WHAT YOU ARE ASKED TO DO: Please retype, word for word, the line containing "Lampa pierścieniowa LED" and every line after it through the end of the records, leaving out all pictures.

[[ EXTRACTED ENTRIES, beginning ]]

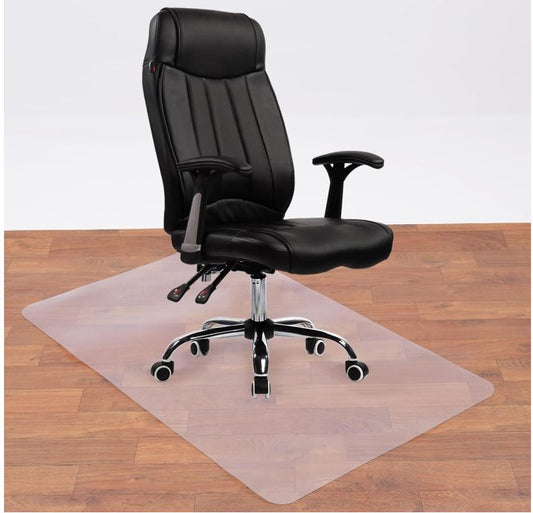 Home&Office Clear Chair Mat for Hardwood Floor or Carpet, PVC Material Transparent Protection Desk Mat for Rolling Chair (30" X 48" Rectangle)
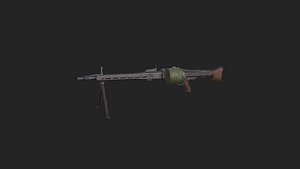 3D Pistol 3D Model 023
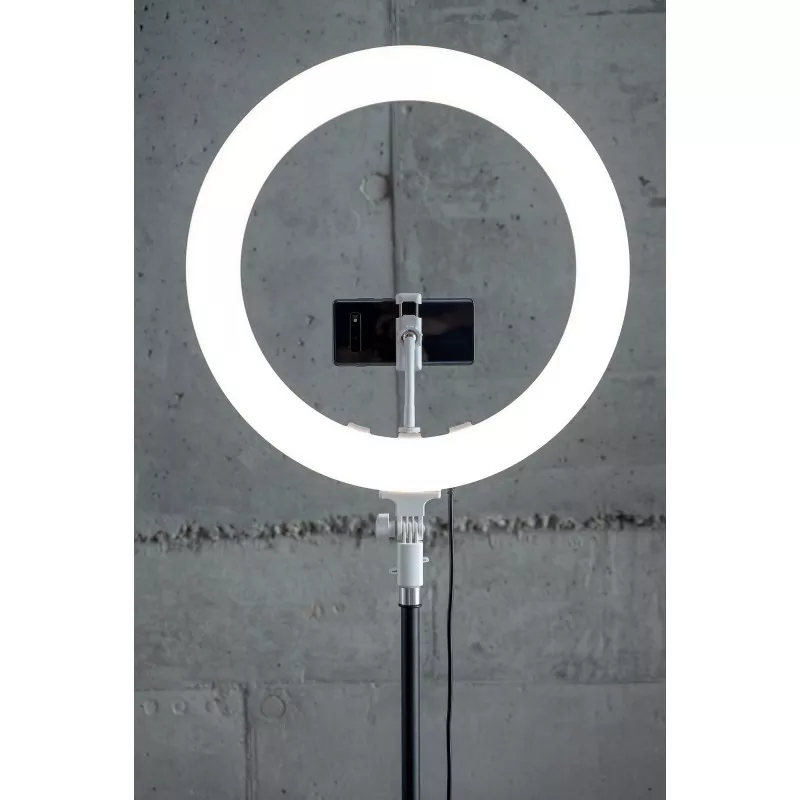 Lampa pierścieniowa LED Newell RL-18A - WB (3200 K - 5500 K) - Arctic White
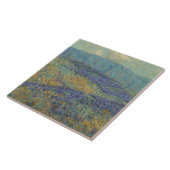 ブルーフラワーランドスケープ(by Granville Redmond) タイル (側面)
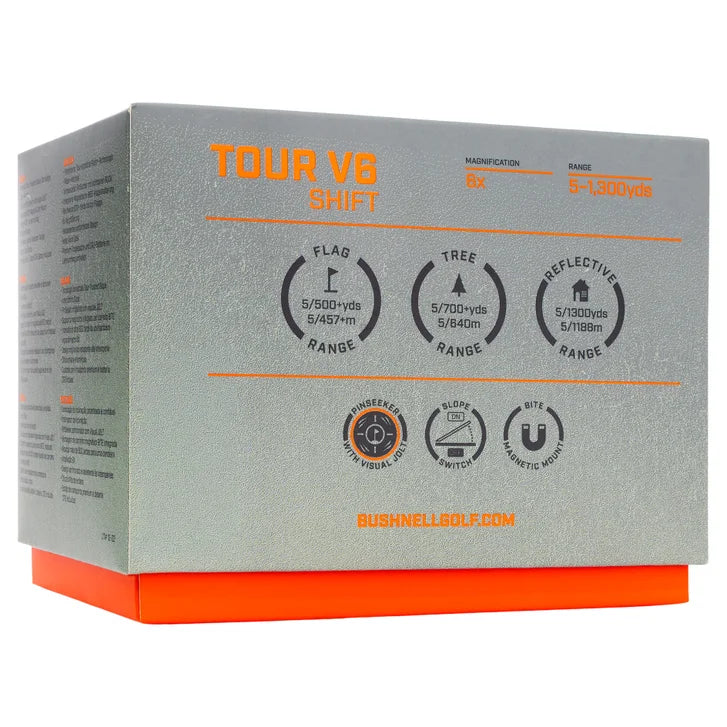 Bushnell V6 Shift Golf Laser Rangefinder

[[ EXTRACTED ENTRIES, end ]]

COMPLETED EXERCISE:
 Lampa pierścieniowa LED Newell RL-18A - WB (3200 K - 5500 K) - Arctic White
 ブルーフラワーランドスケープ(by Granville Redmond) タイル (側面)
 Bushnell V6 Shift Golf Laser Rangefinder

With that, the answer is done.